Громов сразу скривился, как от зубной боли и с тоской посмотрел на мой Аккорд.
— Ну, да… И это не Пионер, и не Акай.
— Вот и бери. Тут Грек ко мне захаживать начал и торгует у меня эту технику. Задолбал уже. Не понимает, что я чужое не продаю. Вот и забери, чтобы он не приставал. Вы ведь с Джоном даже большие друзья были. Даже не понимаю, как он тебя без музыки оставил?
— Думаю, всему причиной мой отец. Он наверное Женьке и сказал, чтобы я сам себе спаял усилители. А Ноту купить не проблема.
— Не проблема, да. Только усилков в продаже нормальных нет. Все шумят, как рой пчёл. Замучался пацанам переделывать. Понакупают всякого говна, типа твоего «Аккорда» потом приходят. Вылечи… А как его вылечить, если у него даже мощность никакая. И транзисторы шумят и электролиты надо менять. Проще другие усилители внутрь вставить. Так конки — одно название. Тьфу!

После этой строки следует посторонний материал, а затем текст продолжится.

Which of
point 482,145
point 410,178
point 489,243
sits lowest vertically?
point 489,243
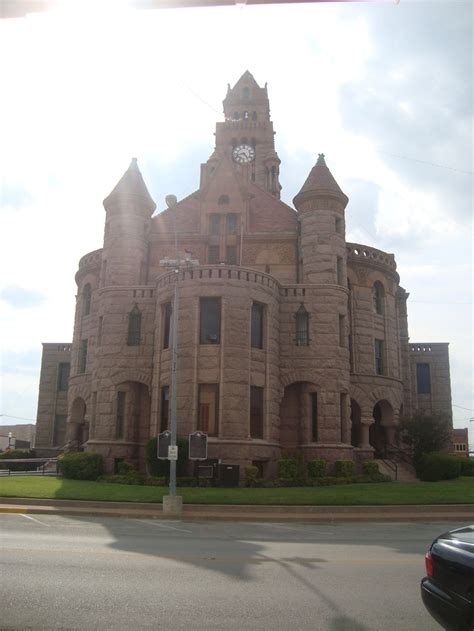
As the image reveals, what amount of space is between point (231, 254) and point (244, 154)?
33.1 metres

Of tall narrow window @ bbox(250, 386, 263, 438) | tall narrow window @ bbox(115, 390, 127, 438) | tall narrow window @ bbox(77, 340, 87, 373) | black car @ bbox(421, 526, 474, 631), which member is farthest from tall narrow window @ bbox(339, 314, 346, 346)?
black car @ bbox(421, 526, 474, 631)

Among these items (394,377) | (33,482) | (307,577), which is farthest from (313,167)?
(307,577)

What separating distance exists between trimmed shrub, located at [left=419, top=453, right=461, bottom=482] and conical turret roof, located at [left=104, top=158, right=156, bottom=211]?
22115 mm

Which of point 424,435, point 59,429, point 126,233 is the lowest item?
point 424,435

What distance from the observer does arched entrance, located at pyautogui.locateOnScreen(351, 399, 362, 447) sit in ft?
120

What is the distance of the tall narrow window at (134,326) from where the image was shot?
33969mm

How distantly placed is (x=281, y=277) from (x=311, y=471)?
12.0 metres

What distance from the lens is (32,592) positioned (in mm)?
7555

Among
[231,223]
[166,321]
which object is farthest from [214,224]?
[166,321]

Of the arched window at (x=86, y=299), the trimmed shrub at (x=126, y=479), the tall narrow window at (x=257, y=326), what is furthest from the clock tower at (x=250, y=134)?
the trimmed shrub at (x=126, y=479)

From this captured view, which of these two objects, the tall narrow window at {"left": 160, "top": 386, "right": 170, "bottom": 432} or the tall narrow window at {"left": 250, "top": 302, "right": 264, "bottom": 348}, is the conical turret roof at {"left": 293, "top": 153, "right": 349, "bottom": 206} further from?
the tall narrow window at {"left": 160, "top": 386, "right": 170, "bottom": 432}

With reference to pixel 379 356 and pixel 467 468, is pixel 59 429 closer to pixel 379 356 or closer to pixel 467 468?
pixel 379 356

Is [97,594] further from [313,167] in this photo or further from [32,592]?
[313,167]

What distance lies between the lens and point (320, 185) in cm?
3591
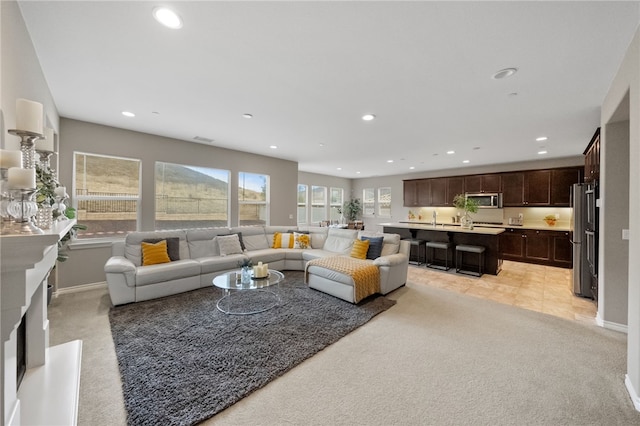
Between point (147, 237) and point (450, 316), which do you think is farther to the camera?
point (147, 237)

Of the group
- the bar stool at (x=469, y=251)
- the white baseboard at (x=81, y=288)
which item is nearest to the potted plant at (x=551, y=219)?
the bar stool at (x=469, y=251)

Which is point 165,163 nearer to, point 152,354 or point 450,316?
point 152,354

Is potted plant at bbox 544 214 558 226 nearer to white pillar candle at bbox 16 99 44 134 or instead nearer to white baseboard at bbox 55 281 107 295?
white pillar candle at bbox 16 99 44 134

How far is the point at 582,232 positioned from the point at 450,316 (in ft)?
8.79

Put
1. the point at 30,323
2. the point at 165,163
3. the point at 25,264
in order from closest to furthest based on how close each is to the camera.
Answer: the point at 25,264 → the point at 30,323 → the point at 165,163

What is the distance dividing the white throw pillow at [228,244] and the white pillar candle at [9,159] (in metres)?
3.48

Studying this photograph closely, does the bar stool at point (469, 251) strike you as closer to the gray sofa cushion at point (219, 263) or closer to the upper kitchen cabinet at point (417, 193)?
the upper kitchen cabinet at point (417, 193)

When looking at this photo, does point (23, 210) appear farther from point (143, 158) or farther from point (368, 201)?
point (368, 201)

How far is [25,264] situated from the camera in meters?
1.17

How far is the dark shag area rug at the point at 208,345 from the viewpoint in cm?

Громов сделал вид, что сплюнул.
— Как ты умудрился-то головой в парту попасть?
— Да, летел, вроде спиной, а Мокина решила парту сдвинуть и сдвинула. Это мне Ирка сестрёнка рассказала. Я-то сам не видел. Вот я в угол виском и впиндюрился. Хотел посмотреть, куда лечу. Вот и посмотрел.
— Да-а-а… Не делай добра, не будет зла, — глубокомысленно произнёс Сергей. — Я тебе и плёнки Жековские отдам. У меня такие же. Зачем мне дубли? Там и его записи есть. Мы их, кстати, на вечерах играем. Я же вместо него в нашем ансамбле играю, помнишь?
— Не помню, Серёжа. Тут помню, тут не помню… Ромашка…
— А-а-а… Ну, да… Ромашка…
И он захихикал шутке.
— Спроси его про гитару, — напомнил мне «предок».
— Да, Серёжа, а гитары Женькиной не осталось, случайно?